John Judis interviews noted union organizer Marshall Ganz at TPM Cafe and elicits an insightful distinction from Ganz: “Many Democrats confuse messaging with educating, marketing with organizing. They think it is all about branding when it is really about relational work. You engage people with each other, creating collective capacity. That’s how you sustain and grow and get leadership. That’s how you make things happen. Organizers have known this for years. But then Green and Gerber at Yale showed that face to face contact with a voter, especially if relationally embedded, increases voter turnout.

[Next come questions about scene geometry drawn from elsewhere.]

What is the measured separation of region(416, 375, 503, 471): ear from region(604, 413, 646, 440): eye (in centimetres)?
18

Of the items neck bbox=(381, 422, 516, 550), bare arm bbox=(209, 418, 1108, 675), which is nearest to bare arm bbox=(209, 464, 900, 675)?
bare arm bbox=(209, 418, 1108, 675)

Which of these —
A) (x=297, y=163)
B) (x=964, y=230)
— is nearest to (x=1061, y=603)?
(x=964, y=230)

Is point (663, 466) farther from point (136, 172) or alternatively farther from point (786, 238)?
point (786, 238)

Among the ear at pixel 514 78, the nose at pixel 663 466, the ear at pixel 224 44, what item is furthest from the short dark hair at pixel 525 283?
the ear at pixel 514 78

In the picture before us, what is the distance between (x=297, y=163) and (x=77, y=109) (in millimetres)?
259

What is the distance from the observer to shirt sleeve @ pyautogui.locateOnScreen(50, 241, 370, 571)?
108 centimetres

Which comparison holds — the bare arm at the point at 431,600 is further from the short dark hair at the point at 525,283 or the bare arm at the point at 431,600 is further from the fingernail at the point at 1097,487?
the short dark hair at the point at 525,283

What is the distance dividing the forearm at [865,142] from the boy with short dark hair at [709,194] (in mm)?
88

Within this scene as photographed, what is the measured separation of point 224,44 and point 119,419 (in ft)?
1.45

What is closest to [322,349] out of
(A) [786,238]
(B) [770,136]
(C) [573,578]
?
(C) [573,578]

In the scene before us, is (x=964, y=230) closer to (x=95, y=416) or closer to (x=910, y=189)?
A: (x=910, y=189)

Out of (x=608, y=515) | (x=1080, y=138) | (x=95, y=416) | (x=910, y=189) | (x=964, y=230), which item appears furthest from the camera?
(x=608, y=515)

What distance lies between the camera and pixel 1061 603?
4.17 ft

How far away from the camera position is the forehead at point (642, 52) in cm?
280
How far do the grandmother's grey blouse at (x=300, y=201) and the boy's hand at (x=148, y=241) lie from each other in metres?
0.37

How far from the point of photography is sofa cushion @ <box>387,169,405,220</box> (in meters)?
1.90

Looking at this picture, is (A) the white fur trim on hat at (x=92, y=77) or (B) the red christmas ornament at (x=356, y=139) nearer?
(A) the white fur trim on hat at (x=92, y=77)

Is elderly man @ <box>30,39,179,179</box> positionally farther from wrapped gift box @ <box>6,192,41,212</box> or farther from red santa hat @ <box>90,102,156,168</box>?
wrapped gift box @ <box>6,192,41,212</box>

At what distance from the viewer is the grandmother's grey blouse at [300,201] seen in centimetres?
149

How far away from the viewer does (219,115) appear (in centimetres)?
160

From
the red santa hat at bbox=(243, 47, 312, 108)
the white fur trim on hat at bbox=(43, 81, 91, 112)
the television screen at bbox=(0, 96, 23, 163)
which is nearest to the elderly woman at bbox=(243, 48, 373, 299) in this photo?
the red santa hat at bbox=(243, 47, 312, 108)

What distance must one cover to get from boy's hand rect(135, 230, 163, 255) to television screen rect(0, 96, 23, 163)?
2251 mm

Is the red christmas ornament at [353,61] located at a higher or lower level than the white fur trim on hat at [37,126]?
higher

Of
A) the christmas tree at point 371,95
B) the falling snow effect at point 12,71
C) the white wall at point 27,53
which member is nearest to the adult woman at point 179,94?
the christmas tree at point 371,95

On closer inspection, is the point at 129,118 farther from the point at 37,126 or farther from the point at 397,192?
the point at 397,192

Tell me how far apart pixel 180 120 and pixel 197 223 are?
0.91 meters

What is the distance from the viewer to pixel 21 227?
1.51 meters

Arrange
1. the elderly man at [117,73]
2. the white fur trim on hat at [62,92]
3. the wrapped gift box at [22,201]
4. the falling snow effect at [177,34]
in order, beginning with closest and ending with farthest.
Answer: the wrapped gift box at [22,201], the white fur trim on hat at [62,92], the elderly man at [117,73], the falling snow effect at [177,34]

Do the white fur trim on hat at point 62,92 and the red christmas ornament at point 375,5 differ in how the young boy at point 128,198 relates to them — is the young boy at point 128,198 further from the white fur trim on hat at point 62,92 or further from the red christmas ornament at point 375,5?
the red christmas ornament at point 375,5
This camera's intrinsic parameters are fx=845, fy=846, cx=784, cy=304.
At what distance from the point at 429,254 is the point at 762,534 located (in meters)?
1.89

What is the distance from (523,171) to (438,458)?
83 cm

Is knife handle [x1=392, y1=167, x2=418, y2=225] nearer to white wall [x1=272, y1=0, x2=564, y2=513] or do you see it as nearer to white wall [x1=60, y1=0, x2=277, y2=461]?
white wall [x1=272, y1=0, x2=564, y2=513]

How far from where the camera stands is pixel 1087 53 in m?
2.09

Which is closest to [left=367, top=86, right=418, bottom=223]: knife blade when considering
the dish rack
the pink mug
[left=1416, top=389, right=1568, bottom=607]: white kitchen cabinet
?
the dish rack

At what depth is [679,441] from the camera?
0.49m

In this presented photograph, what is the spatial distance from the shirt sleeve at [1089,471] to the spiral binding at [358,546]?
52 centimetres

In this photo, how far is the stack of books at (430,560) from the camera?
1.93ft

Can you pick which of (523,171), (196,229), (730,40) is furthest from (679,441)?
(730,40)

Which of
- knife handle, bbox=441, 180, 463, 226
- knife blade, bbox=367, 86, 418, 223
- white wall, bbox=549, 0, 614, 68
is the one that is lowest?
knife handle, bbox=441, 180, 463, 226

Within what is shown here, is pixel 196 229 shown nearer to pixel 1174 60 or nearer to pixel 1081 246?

Broockman and others at Stanford showed interpersonal conversation— what they call “deep canvassing”—can change deep gender attitudes.”

At Vox Matthew Yglesias explains why “The Republican health plan is a huge betrayal of Trump’s campaign promises” and observes, “Trump’s embrace of more centrist positions on health care and retirement security was a crucial aspect of his campaign, and there was enough campaign-season tension between Trump and the GOP leadership that a voter could be forgiven for assuming Trump meant what he was saying…He did not. Trump ran and won promising to cover everyone, avoid Medicaid cuts, and boost funding for opioid abuse treatment. He is now lobbying Congress to pass a bill that does none of those things. Instead, millions will lose insurance and Medicaid spending will be sacrificed on the altar of tax cuts for the rich… “I’m not going to cut Social Security like every other Republican and I’m not going to cut Medicare or Medicaid,” Trump told the conservative Daily Signal way back in May 2015. “Every other Republican is going to cut, and even if they wouldn’t, they don’t know what to do because they don’t know where the money is. I do.”..In an early January interview with the Washington Post, he said that Trumpcare would feature “insurance for everybody,” in contrast to an ACA that, while bringing the uninsurance rate to a historic low, has still left 25 million people without coverage. The plans, he said, would have “much lower deductibles.” And ability to pay, he said, wouldn’t be an issue. “There was a philosophy in some circles that if you can’t pay for it, you don’t get it. That’s not going to happen with us.”…it’s hard to know for sure exactly how many people with go with how much less. But Standard & Poor’s thinks 6 million to 10 million people will lose insurance, while Brookings analysts think the number may be 15 million or higher.